Although cerebral blood flow is a more reliable indicator of cerebral perfusion, special techniques are required for its measurement and it does not correlate well with functional neurological recovery. Maintenance of cardiac output and blood pressure by optimizing preload and contractility may increase cerebral blood flow, and moderate hemodilution may optimize the rheological properties of blood supplying oxygen and substrate. Since functional neurological recovery may best correlate with the brain's ability to utilize oxygen (difference between arterial and mixed venous oxygen content), jugular venous bulb cannulation may aid in prognosis but not in therapy (Connors §L§i 1992).
Hyperglycemia has been shown to worsen neurological outcome in global cerebral ischemia and should be avoided. Hypothermia and the diving reflex have been hypothesized to be cerebroprotective at the time of immersion; however, therapeutic hypothermia confers no advantage.
The use of intravenous barbiturates in doses sufficient to produce an isoelectric EEG with the goal of decreasing cerebral metabolic rate and the critical level of oxygen extraction in the face of cerebral global ischemia, although an attractive hypothesis, has not been proven to be effective.

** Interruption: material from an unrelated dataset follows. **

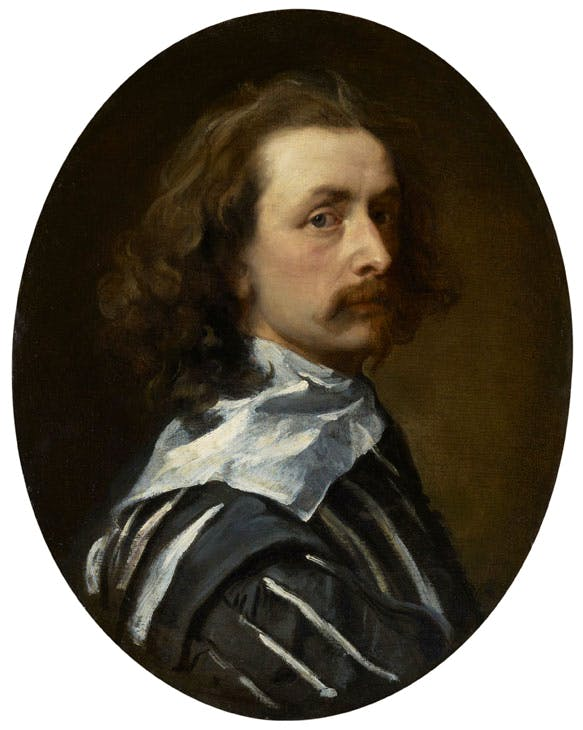 Sir Anthony Van Dyck (c. 1640), Anthony Van Dyck. National Portrait Gallery, London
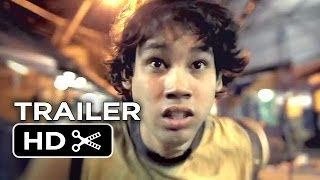 7 Boxes Official Trailer #1 (2014) Thriller HD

Barbiturates may also decrease intracranial pressure. New strategies aimed at minimizing reperfusion injury following global cerebral ischemia include use of L and N calcium-channel blockers, deferoxamine (desferrioxamine), pyruvate dehydrogenase inducers such as dichloroacetate, and stimulators of aerobic metabolism distal to pyruvate dehydrogenase such as acetyl L-carnitine. However, although experimentally promising, they are clinically unproven.
In summary, strategies for the preservation of neurological function after global anoxia are aimed at the prevention of secondary neurological injury and are, in effect, empirical and supportive.